En tant qu’organisation syndicale, la CFDT participe à la vie de la cité et défend un projet de société qui combat les inégalités sociales et toute discrimination. Quand la CFDT défend les droits de tous les travailleurs, femmes et hommes, l’extrême droite les divise. J’en veux pour exemple les déclarations récentes d’une porte-parole de l’extrême droite soutenant l’idée qu’il y a trop de fonctionnaires pour justifier une réduction de la dépense publique. Une fois les élections passées, l’imposture sociale de ce parti qui prétend être du côté des travailleurs est manifeste.L’extrême droite est un danger pour la démocratie, pour ses institutions mais aussi pour les contre-pouvoirs que nous sommes. Il suffit de regarder le passé ou d’échanger avec nos camarades syndicalistes des pays européens où l’extrême droite est au pouvoir pour comprendre les menaces qui pèsent sur le syndicalisme.

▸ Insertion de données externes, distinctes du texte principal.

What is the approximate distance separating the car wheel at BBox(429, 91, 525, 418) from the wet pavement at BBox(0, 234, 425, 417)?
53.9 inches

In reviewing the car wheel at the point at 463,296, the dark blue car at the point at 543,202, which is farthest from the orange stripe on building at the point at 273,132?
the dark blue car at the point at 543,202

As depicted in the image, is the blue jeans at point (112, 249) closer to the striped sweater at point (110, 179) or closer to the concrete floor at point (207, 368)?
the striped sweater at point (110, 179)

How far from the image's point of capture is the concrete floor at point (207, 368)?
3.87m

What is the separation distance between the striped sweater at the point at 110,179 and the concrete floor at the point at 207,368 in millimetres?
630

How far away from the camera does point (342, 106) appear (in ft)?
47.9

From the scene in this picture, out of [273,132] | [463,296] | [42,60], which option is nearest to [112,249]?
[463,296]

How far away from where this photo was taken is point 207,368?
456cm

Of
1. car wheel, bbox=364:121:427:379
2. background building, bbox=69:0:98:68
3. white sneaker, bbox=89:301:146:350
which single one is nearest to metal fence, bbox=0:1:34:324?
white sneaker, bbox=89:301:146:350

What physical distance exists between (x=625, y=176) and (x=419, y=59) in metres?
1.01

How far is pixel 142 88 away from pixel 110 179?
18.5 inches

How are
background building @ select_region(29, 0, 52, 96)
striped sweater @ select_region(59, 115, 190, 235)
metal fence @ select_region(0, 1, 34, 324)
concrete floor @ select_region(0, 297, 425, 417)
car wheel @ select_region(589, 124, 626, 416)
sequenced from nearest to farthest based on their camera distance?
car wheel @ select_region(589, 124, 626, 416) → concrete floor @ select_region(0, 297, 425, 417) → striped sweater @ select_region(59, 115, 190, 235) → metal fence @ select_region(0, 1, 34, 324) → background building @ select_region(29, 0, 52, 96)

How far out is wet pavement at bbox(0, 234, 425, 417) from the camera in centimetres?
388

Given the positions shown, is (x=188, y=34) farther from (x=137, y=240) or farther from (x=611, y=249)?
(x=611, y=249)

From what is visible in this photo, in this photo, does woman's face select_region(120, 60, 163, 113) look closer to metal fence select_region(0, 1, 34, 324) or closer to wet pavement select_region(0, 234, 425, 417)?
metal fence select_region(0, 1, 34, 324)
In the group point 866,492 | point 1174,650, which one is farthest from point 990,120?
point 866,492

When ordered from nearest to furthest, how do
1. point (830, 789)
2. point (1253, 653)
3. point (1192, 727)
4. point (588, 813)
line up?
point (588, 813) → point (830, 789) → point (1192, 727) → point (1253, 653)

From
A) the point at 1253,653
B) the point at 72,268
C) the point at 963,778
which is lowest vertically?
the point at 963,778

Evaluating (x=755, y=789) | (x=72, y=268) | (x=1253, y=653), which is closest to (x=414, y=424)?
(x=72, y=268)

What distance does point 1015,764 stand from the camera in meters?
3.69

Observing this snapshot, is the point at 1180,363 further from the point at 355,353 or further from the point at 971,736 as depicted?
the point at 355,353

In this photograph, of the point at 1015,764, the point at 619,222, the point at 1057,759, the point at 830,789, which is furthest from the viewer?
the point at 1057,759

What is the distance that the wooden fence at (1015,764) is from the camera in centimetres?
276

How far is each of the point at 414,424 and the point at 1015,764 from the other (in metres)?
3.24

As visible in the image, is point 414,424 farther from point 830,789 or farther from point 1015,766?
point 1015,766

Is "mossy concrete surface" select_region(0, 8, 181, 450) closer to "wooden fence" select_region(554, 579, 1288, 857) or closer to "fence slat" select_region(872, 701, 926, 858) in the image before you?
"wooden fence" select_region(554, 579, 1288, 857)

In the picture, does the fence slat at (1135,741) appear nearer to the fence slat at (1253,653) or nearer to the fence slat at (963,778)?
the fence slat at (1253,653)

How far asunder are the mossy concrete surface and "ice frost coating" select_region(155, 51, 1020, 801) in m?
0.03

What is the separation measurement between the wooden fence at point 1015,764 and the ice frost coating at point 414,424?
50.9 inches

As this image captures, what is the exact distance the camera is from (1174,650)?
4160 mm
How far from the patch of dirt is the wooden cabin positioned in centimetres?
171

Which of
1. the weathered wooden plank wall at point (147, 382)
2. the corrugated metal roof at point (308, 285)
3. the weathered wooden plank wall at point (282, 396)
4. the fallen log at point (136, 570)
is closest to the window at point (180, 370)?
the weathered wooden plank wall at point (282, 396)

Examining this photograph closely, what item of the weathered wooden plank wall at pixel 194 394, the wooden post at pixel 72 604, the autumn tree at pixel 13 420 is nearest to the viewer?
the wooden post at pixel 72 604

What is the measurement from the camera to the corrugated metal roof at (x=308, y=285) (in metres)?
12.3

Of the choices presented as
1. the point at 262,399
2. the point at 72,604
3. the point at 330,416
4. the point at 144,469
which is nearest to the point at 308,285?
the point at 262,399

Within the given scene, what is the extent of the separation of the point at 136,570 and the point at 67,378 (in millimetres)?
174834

Pourtant, le vote RN est moins élevé en Île-de-France…
Le vote RN représentait 3,58 % des voix en Île-de-France en 2022 et 17,02 % au second tour des législatives de 2024. Il ne faut pas minimiser cette progression ! Le RN a également gagné deux circonscriptions par rapport à 2022 et a été au coude-à-coude avec d’autres candidats dans certains territoires. Il a conforté son électorat notamment en grande couronne. En tant que première région de France, nous avons la responsabilité et l’obligation d’agir. L’Île-de-France a contribué à renforcer ce parti en nombre de députés mais aussi en moyens financiers car chaque voix est une ressource financière.
Comment comptes-tu associer les équipes syndicales et les accompagner ?
Après une phase d’analyse du vote, nous associerons les syndicats en leur demandant de désigner des référents ou personnes-ressources dédiés à cet engagement. Nous sommes conscients que cela peut être perçu comme une charge de travail supplémentaire pour les équipes, mais ce combat est indispensable. L’accompagnement se fera avant tout par la formation syndicale, qui est l’un des axes stratégiques de notre plan d’action. Il est indispensable de sensibiliser aux risques et aux dangers de l’idéologie de l’extrême droite, mais aussi renforcer nos argumentaires, notamment sur les questions du travail.